→ SUPPLIED TEXT:
________________________

KINOTI MUKINDIA v DAVID PIUS MUGAMBI AND CO-OPERATIVE BANK KENYA LIMITED [2007] KEHC 3019 (KLR)
Full Case Text
REPUBLIC OF KENYA
IN THE HIGH COURT OF KENYA
AT NAIROBI (NAIROBI LAW COURTS)
Civil Suit 798 of 2006
KINOTI MUKINDIA …………….………..… PLAINTIFF/RESPONDENT
VERSUS
DAVID PIUS MUGAMBI ……….…..…. 1ST DEFENDANT/APPLICANT
CO-OPERATIVE BANK KENYA LIMITED ……...… 2ND DEFENDANT
RULING
There are two defendants in those suit, David Pius Mugambi being the First Defendant and Co-Operative Bank of Kenya
ed being the Second Defendant. The First Defendant alone filed Chamber Summons dated 9th November, 2006 seeking main orders as set out in prayers number 1 to the effect.
THAT the plaint amended on 18th August, 2006 and filed herein be struck out with costs to the 1st Defendant.
Of course the application also seeks such other and/or further reliefs as the Court may deem fit and just to grant in the circumstances of the case.

________________________

→ PROBLEM REQUIREMENTS: Copy the court ruling above in full, reproducing every line without changes.

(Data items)
________________________

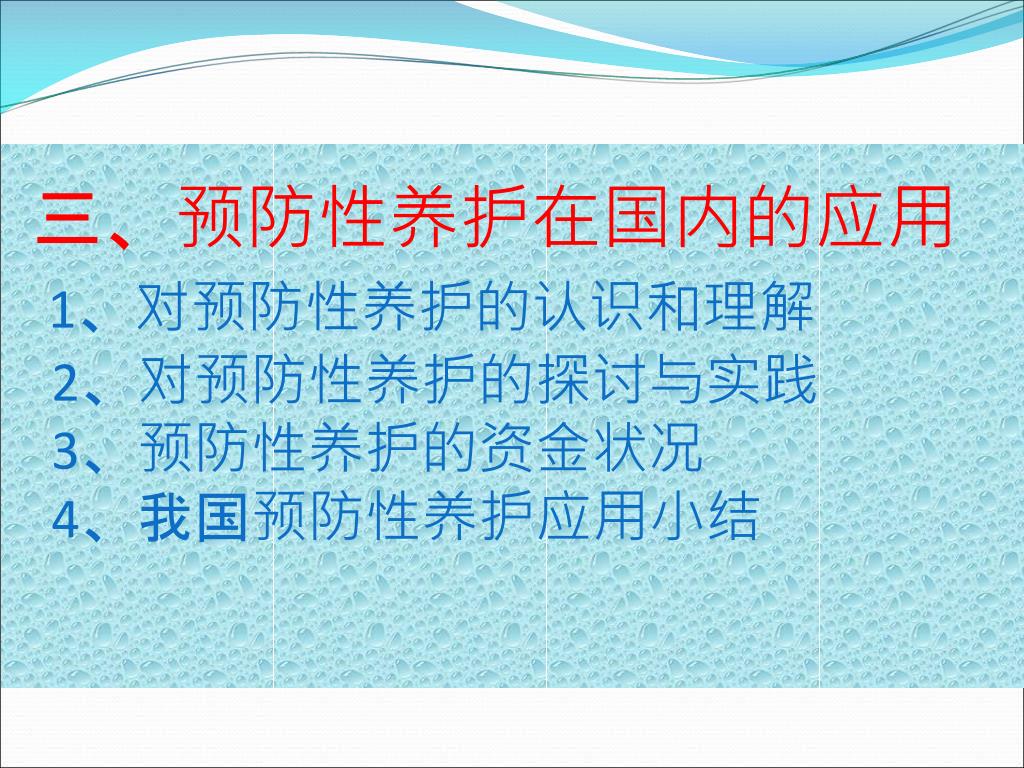 三、预防性养护在国内的应用

1、对预防性养护的认识和理解

2、对预防性养护的探讨与实践

3、预防性养护的资金状况

4、我国预防性养护应用小结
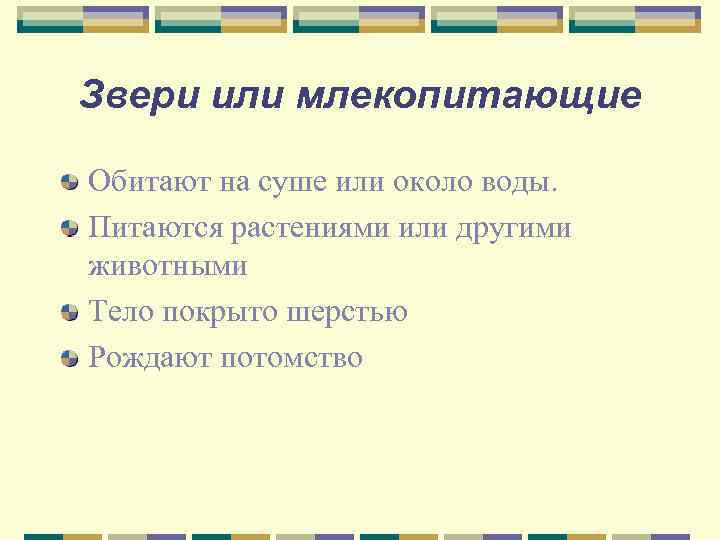 Звери или млекопитающие

Обитают на суше или около воды.

Питаются растениями или другими животными

Тело покрыто шерстью

Рождают потомство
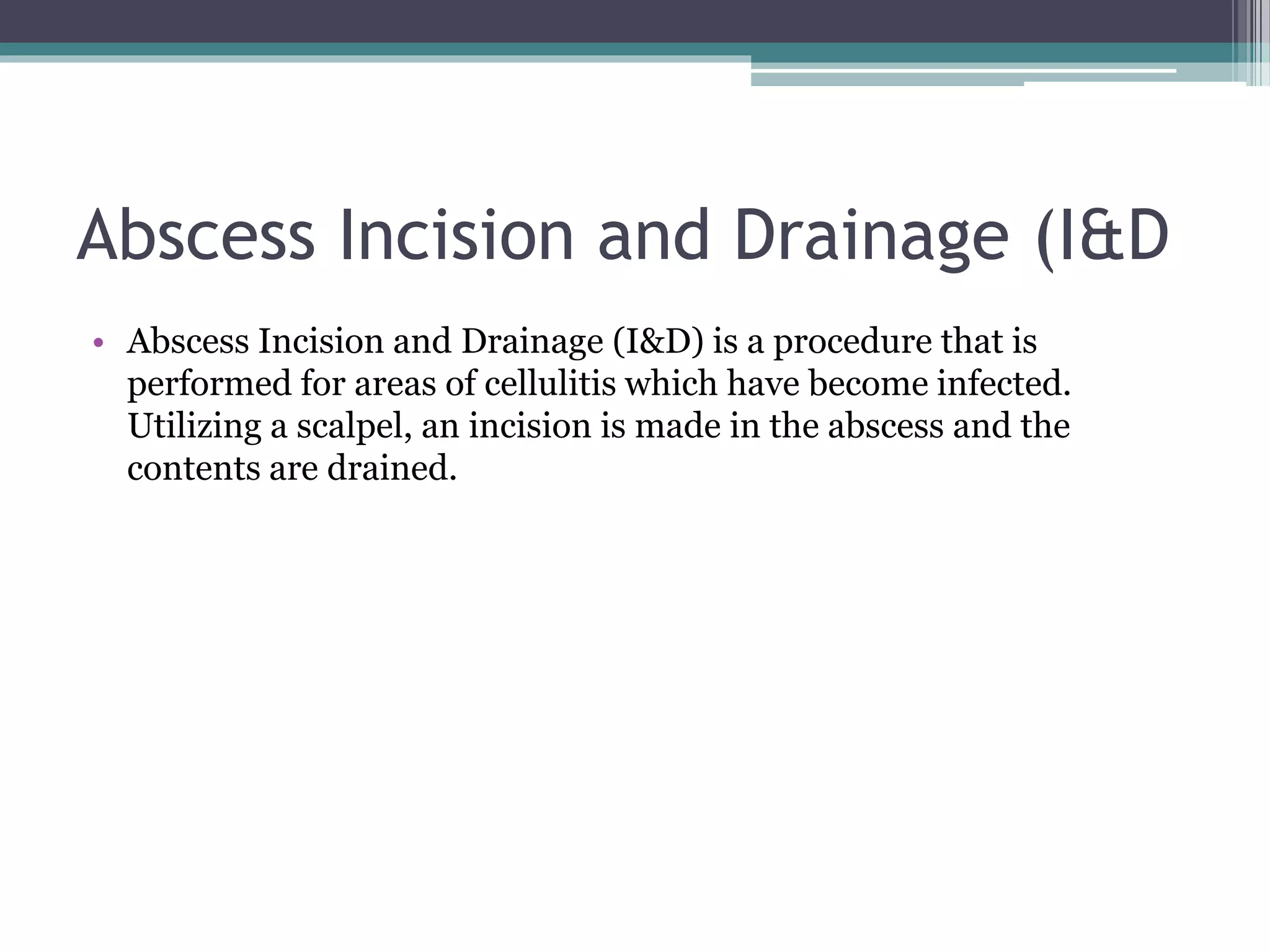 Abscess Incision and Drainage (I&D

• Abscess Incision and Drainage (I&D) is a procedure that is performed for areas of cellulitis which have become infected. Utilizing a scalpel, an incision is made in the abscess and the contents are drained.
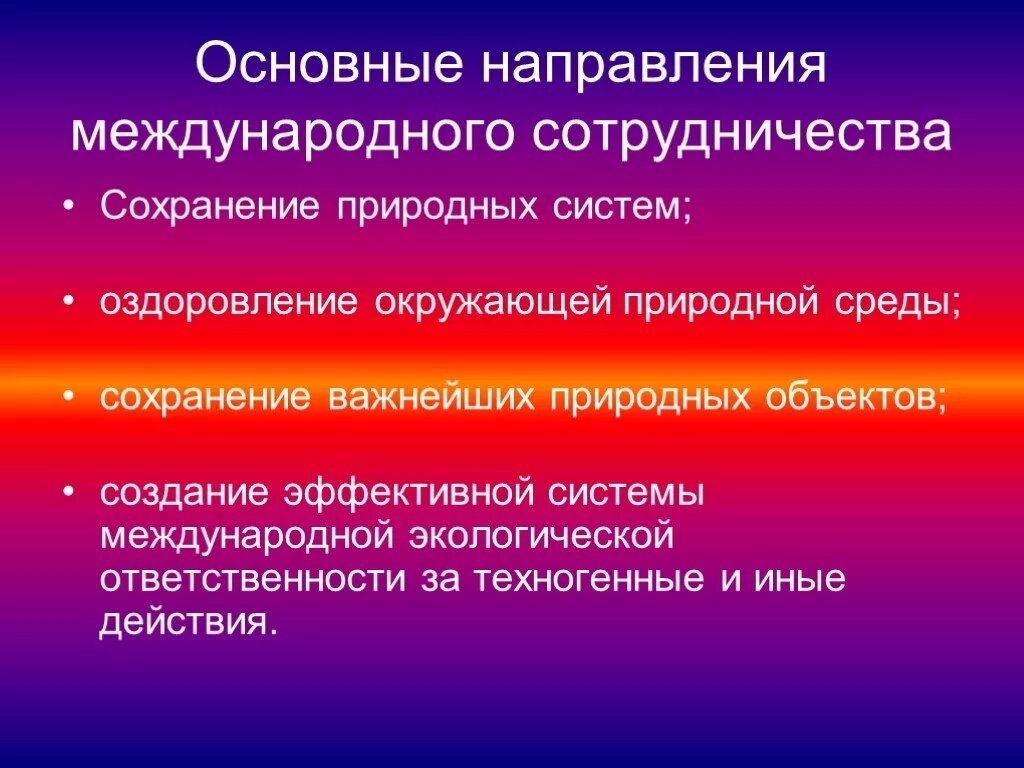 Основные направления международного сотрудничества

• Сохранение природных систем;

• оздоровление окружающей природной среды;

• сохранение важнейших природных объектов;

• создание эффективной системы международной экологической ответственности за техногенные и иные действия.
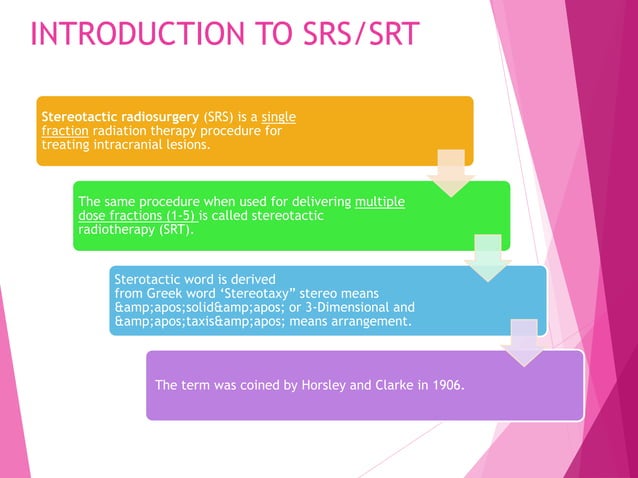 INTRODUCTION TO SRS/SRT

Stereotactic radiosurgery (SRS) is a single fraction radiation therapy procedure for treating intracranial lesions.

The same procedure when used for delivering multiple dose fractions (1-5) is called stereotactic radiotherapy (SRT).

Sterotactic word is derived from Greek word ‘Stereotaxy” stereo means &amp;apos;solid&amp;apos; or 3-Dimensional and &amp;apos;taxis&amp;apos; means arrangement.

The term was coined by Horsley and Clarke in 1906.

________________________

→ EXERCISE RESPONSE:
KINOTI MUKINDIA v DAVID PIUS MUGAMBI AND CO-OPERATIVE BANK KENYA LIMITED [2007] KEHC 3019 (KLR)
Full Case Text
REPUBLIC OF KENYA
IN THE HIGH COURT OF KENYA
AT NAIROBI (NAIROBI LAW COURTS)
Civil Suit 798 of 2006
KINOTI MUKINDIA …………….………..… PLAINTIFF/RESPONDENT
VERSUS
DAVID PIUS MUGAMBI ……….…..…. 1ST DEFENDANT/APPLICANT
CO-OPERATIVE BANK KENYA LIMITED ……...… 2ND DEFENDANT
RULING
There are two defendants in those suit, David Pius Mugambi being the First Defendant and Co-Operative Bank of Kenya
ed being the Second Defendant. The First Defendant alone filed Chamber Summons dated 9th November, 2006 seeking main orders as set out in prayers number 1 to the effect.
THAT the plaint amended on 18th August, 2006 and filed herein be struck out with costs to the 1st Defendant.
Of course the application also seeks such other and/or further reliefs as the Court may deem fit and just to grant in the circumstances of the case.